Badly needed living space or political provocation? No topic is more controversial in Israel than the construction of settlements - and whether they could signal an end to a two-state solution.
The Israeli response to the Palestinian diplomatic triumph was not long in coming. In late November, the Palestinians celebrated their new observer status in the United Nations. Shortly thereafter Israel gave the go-ahead for the construction of thousands of new homes in the occupied territories.
"You're going to the UN - so you get your reward laid out in front of you," was how Sylke Tempel, a Middle East expert at the German Council on Foreign Relations (DGAP), said she interprets the signal sent by the recently announced Israeli construction projects. Much of the housing is to be created east of Jerusalem.
Election campaigns and housing shortages
The largest construction project to be presented by the city council and the housing ministry had been in limbo since the 1990s, said Walter Klitz, director of the Jerusalem office of the Friedrich Naumann Foundation, which is affiliated with Germany's liberal, business-friendly Free Democratic Party. That these plans are being dusted off just now has much to do with parliamentary elections in January, he said. Opinion polls indicate that parties on the right can expect a massive increase in votes.
"This is the motivation of the current Netanyahu government, to reclaim the issue of new settlements - so they do not lose too many votes to fringe parties on the right," Klitz said.
The Israeli government's plan to expand existing settlements on the outskirts of Jerusalem will likely do more than to respond only to right-leaning voters. Over the last year, hundreds of thousands of Israelis took to the streets to demonstrate against housing shortages and exorbitant rents. As a country of immigrants, Klitz said, Israel still needs housing.
Tempel said the settlements' location, often very close to Israeli territory, leads many people to fool themselves into thinking they are not on disputed lands.
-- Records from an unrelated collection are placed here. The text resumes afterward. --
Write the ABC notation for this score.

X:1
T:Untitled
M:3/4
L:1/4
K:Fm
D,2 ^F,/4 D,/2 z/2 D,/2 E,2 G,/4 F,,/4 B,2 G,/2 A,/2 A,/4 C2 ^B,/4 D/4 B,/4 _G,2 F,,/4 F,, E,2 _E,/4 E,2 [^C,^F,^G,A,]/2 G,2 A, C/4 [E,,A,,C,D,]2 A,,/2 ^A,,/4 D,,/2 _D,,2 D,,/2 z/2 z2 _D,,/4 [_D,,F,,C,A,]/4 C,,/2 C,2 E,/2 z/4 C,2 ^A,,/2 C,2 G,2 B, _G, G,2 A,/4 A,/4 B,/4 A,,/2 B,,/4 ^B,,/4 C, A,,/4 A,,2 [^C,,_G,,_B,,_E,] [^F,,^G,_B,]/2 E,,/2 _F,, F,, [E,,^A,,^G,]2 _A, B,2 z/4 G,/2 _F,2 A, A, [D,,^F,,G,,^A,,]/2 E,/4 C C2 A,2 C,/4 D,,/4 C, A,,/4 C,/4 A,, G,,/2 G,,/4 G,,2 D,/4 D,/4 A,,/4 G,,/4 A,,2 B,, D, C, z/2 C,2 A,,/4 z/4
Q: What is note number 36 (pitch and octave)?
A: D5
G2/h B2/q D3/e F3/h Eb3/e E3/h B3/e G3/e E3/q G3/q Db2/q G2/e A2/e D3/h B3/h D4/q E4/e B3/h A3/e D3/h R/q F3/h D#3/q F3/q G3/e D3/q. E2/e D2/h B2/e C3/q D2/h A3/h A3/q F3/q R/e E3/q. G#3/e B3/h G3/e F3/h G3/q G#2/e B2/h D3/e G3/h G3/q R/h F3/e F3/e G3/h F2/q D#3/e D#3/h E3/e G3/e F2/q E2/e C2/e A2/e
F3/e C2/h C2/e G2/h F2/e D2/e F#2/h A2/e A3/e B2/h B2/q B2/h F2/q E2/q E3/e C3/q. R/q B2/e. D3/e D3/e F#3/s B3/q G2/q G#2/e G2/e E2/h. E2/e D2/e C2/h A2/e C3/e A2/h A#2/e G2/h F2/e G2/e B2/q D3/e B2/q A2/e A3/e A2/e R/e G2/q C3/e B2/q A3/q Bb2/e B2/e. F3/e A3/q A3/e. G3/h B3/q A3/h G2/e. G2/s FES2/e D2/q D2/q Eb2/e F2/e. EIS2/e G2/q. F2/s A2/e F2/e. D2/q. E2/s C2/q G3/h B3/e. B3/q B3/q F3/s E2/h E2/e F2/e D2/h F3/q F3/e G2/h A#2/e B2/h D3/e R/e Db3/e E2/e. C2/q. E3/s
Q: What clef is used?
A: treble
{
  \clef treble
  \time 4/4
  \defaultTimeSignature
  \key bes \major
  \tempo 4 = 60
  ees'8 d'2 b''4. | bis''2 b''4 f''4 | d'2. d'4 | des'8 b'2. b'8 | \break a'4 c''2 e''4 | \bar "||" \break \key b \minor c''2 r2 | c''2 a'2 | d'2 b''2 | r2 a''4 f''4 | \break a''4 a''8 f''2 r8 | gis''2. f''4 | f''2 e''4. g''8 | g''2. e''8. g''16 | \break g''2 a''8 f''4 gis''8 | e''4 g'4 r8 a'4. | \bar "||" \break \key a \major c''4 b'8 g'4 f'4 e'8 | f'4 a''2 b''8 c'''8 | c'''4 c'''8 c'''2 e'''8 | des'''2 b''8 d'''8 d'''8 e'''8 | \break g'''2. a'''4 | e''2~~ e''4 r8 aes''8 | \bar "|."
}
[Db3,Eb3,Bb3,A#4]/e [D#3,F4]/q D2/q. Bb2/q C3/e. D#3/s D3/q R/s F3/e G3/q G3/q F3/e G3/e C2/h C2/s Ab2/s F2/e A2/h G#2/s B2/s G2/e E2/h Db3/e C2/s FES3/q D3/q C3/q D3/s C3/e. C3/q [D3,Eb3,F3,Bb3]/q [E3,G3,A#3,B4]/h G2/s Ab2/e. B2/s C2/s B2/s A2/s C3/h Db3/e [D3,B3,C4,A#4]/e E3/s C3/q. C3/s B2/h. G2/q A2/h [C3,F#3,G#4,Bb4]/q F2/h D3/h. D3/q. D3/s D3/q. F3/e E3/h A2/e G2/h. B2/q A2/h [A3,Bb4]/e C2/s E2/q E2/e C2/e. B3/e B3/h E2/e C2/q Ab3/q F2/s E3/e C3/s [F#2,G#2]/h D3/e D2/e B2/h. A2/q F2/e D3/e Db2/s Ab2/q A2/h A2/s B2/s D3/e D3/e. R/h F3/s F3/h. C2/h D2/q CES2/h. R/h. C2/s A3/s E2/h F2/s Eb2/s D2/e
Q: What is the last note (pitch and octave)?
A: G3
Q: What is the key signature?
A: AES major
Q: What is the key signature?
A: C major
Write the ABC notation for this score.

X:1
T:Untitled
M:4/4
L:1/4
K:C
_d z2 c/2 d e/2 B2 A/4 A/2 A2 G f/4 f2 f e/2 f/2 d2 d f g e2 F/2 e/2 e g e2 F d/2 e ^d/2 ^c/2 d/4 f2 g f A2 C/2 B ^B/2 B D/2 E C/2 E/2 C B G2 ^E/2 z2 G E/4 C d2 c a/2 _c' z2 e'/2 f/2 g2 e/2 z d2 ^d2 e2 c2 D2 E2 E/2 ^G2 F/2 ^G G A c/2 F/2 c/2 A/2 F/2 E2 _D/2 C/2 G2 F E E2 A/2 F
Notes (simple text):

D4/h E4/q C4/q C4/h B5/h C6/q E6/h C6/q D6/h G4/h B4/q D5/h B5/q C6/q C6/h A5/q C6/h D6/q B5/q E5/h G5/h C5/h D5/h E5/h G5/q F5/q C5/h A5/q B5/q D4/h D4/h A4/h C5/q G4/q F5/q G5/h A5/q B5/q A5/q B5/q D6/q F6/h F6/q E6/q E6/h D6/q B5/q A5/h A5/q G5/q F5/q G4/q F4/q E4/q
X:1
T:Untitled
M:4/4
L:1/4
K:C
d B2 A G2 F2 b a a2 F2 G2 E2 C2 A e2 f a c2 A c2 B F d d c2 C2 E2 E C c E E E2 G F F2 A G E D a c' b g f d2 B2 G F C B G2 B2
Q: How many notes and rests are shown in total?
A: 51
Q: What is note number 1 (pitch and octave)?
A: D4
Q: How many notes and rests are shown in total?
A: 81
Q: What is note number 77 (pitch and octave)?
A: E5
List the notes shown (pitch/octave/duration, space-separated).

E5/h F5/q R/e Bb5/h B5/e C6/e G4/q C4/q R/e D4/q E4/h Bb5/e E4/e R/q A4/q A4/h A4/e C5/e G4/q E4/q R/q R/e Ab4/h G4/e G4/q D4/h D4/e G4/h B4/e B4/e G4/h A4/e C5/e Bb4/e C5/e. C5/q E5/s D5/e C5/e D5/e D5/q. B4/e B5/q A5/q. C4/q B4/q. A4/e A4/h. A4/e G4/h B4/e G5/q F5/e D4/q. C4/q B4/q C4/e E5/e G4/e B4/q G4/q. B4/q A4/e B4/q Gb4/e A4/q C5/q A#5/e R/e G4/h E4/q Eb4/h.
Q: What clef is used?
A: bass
Mayor recruits with a pleasant climate
More than 200,000 Jewish settlers live in East Jerusalem - in an area that resembles an ordinary suburb. For example, the Ma'ale Adumim settlement, located some five kilometers (3.1 miles) from the Jerusalem city limits. The mayor is campaigning for young families as well as Jewish-American seniors by emphasizing the easy access to the city and a pleasant climate, Tempel said - drawing a clear contrast to the Jewish settlements in the West Bank, where 340,000 people live. These places usually "stick out like a sore thumb," she said: "Few Israelis would get the idea to move to the middle of the West Bank, near a large Palestinian city, to live out their political position. People doing this tend to come from an ideological settler movement."
Only the most visible obstacle to peace
Israel said it considers Jerusalem as its "indivisible" capital, while the Palestinians want to name the eastern part of the city - and with it the region of the planned Israeli settlements - the capital of their own state. The reactions have been harsh: "The settlers and the Israeli government should know that they will be held accountable," said a spokesman for Palestinian President Mahmoud Abbas - and reiterated that as an observer state at the UN, the Palestinians can now turn to the International Criminal Tribunal in The Hague for a ruling on the issue.
As to the consequences for the Israeli-Palestinian peace process Tempel said: "The new settlements have an enormous political signal effect because land the Palestinians consider theirs is being built on so visibly. But they are only one of many obstacles to peace."